A l’inverse du discours philosophique [Je pense, donc je suis], lequel se qualifie d’une subjectivité qui ontologiquement, sinon chronologiquement, lui préexiste et qui le pense en pensant cette préexistence même, le discours spirituel [Je suis pensé, donc je suis] est une même chose avec l’opération de subjectivation par quoi le sujet advient, en tant que pensé par l’Autre, par Lui découpé comme irréductible singularité, et totalisé comme une âme, de Lui tenant son unité et son unicité, avant Son opération improbable.
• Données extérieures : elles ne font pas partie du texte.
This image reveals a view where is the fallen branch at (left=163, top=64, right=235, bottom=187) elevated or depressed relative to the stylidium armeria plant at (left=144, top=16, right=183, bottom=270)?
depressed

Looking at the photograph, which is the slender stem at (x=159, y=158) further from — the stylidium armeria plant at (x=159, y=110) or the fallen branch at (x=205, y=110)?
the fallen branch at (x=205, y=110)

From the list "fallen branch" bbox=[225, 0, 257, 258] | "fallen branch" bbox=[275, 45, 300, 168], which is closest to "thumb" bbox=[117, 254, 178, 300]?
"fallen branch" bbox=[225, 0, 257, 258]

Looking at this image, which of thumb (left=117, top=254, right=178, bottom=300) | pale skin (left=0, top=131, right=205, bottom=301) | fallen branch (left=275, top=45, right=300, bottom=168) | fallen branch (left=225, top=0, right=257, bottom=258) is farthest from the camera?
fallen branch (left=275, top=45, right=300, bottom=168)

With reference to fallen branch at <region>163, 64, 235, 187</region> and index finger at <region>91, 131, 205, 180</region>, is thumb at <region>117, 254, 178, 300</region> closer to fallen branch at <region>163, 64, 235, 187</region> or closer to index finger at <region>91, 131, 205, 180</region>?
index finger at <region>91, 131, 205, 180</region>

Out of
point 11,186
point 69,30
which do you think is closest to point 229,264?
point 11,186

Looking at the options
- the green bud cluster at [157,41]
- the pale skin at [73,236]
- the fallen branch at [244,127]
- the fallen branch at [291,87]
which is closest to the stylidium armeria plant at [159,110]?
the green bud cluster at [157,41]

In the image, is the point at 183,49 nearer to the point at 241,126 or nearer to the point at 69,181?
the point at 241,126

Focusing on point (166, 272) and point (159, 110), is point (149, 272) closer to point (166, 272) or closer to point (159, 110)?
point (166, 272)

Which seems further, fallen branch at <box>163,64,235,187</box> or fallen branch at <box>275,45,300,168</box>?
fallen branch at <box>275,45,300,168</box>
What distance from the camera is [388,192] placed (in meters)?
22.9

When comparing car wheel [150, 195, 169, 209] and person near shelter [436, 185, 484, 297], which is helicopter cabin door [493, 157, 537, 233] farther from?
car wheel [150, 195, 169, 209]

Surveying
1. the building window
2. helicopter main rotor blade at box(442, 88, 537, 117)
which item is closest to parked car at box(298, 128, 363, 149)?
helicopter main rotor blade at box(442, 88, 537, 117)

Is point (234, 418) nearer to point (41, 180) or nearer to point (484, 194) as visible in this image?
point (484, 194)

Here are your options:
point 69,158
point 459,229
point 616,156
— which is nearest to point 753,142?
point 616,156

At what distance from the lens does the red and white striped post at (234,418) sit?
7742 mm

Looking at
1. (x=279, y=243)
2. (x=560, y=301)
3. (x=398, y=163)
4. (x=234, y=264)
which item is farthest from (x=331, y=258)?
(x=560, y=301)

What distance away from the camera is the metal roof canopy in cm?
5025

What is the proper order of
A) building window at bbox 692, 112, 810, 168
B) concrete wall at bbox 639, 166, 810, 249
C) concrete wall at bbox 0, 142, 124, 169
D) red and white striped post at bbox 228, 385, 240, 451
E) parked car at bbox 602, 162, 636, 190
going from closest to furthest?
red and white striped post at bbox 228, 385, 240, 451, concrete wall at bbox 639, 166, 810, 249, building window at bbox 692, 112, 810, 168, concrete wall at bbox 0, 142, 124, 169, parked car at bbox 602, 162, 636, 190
On voit aisément comment, selon qu’elle s’inscrit dans l’un ou l’autre des registres entre lesquels la spiritualité vacille, l’obéissance est susceptible de deux significations absolument contraires :
– casser la demande, pour libérer le désir ; débarrasser le sujet de toute relation imaginaire à l’autre (soit la purification des passions, comme purification de l’imaginaire où se méconnaît le désir) ; le délivrer de son moi pour l’introduire à l’Autre ; l’obéissance à l’ancien, au maître spirituel, n’a pas d’autre fin que de dissoudre le moi, pour qu’apparaisse le sujet ;
– casser la demande, pour que s’en évanouisse le désir ; broyer l’un, en interdisant l’autre ; confondre, dans la même haine de tout ce qui dit « je », le moi et le sujet. La condamnation du « propre » (de la volonté, de la pensée, de la parole) n’a pas d’autre sens, alors, que d’envelopper l’impératif où tout maître s’impose : cède sur ton désir. A rebours, exactement, de l’obéissance à l’ancien, cette obéissance capture le désir du sujet dans les rets les plus serrés de l’imaginaire le plus épais.